Page MenuHomePhabricator

Google OCR button is not providing other language text output in Wikisource .
Closed, ResolvedPublic

Description

Google OCR button is not providing other language text output in Wikisource

For example,

  1. it is not providing Bengali text output in English Wikisource here

Screenshot from 2018-06-24 21-02-33.png (768×1 px, 405 KB)

  1. it is not providing Devanagari (Sanskrit) text output in Bengali Wikisource here

Screenshot from 2018-06-24 21-29-00.png (768×1 px, 328 KB)

Event Timeline

Bodhisattwa renamed this task from Google OCR button is not providing Bengali text output in English Wikisource to Google OCR button is not providing other language text output in Wikisource .Jun 24 2018, 4:00 PM
Bodhisattwa updated the task description. (Show Details)
Vvjjkkii renamed this task from Google OCR button is not providing other language text output in Wikisource to 7daaaaaaaa.Jul 1 2018, 1:02 AM
Vvjjkkii triaged this task as High priority.
Vvjjkkii updated the task description. (Show Details)
Vvjjkkii removed a subscriber: Aklapper.
Billinghurst renamed this task from 7daaaaaaaa to Google OCR button is not providing other language text output in Wikisource .Jul 1 2018, 1:47 AM
Billinghurst renamed this task from Google OCR button is not providing other language text output in Wikisource to Google OCR button is not providing Bengali text output in English Wikisource to Google OCR button is not providing other language text output in Wikisource ..
Billinghurst lowered the priority of this task from High to Medium.
Billinghurst updated the task description. (Show Details)
Billinghurst added a subscriber: Aklapper.
Bodhisattwa renamed this task from Google OCR button is not providing Bengali text output in English Wikisource to Google OCR button is not providing other language text output in Wikisource . to Google OCR button is not providing other language text output in Wikisource ..Jul 1 2018, 7:33 AM

This is probably going to be a WONTFIX. In order for Google OCR to work well, it needs to know what language it's reading. (You would be surprised at how bad it is at guessing.) Currently when you click the Google OCR button, it passes the language code for that wiki (under the assumption that most text on that wiki is going to be in the content language. We could add another step where it asks for the language explicitly, but that would needlessly slow down the process for the 99% of cases where the language of the text matches the language of the wiki. One workaround is to use https://tools.wmflabs.org/ws-google-ocr/ in those cases, since it allows you to specify the language of the text.

I'll leave the ultimate decision up to @Samwilson, but I would recommend WONTFIX.

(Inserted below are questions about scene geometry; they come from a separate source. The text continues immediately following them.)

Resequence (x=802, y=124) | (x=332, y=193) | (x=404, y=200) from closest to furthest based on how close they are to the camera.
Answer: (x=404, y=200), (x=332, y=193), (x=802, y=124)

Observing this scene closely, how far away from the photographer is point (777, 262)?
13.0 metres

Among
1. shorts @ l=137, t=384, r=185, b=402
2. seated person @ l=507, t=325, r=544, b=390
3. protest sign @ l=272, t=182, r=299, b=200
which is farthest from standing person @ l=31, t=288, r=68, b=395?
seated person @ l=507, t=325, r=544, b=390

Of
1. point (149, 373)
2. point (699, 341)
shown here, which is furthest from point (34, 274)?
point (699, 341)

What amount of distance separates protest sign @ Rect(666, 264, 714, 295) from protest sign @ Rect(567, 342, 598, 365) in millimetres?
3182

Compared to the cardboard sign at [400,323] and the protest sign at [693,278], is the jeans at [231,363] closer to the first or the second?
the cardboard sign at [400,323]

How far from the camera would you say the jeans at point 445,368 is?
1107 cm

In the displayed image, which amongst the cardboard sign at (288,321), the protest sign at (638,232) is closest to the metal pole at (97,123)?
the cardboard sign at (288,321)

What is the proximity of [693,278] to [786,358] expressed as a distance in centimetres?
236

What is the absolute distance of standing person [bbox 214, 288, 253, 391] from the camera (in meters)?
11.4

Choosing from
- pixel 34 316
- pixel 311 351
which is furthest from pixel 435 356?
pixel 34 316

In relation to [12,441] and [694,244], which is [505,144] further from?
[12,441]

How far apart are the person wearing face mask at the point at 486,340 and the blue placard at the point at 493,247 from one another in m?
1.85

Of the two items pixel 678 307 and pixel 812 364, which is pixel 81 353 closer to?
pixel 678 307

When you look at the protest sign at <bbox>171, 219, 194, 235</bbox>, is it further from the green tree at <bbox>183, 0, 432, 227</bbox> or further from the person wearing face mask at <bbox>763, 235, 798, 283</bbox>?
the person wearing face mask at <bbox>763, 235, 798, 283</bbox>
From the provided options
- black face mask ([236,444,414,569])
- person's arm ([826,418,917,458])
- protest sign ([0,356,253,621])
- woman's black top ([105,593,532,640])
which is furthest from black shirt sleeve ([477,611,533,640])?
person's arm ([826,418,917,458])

We could add an extra button to the toolbar that just opens the ws-google-ocr tool in a new tab, with the image URL pre-filled. That would probably be the quickest to implement. For the WikiEditor toolbar, it could go a level down, under 'proofreading tools'; for the old toolbar, it'd just be next to the existing button (with some sort of external-link icon?).

I don't really have an idea of how many works there that contain lengthy sections of other languages, where this feature would be useful. Might ask on the mailing list.

(I'm happy to work on this in my own time; we've enough CommTech stuff going on I think.)

@Samwilson Is this the ticket you mentioned in the standup?

I think this issue is resolved now with the new OCR button. It's now possible to open the 'advanced options' and enter different (or multiple) language names.

@Bodhisattwa can you confirm?

I think this issue is resolved now with the new OCR button. It's now possible to open the 'advanced options' and enter different (or multiple) language names.

@Bodhisattwa can you confirm?

Yes, its done now.

Samwilson claimed this task.

Thanks!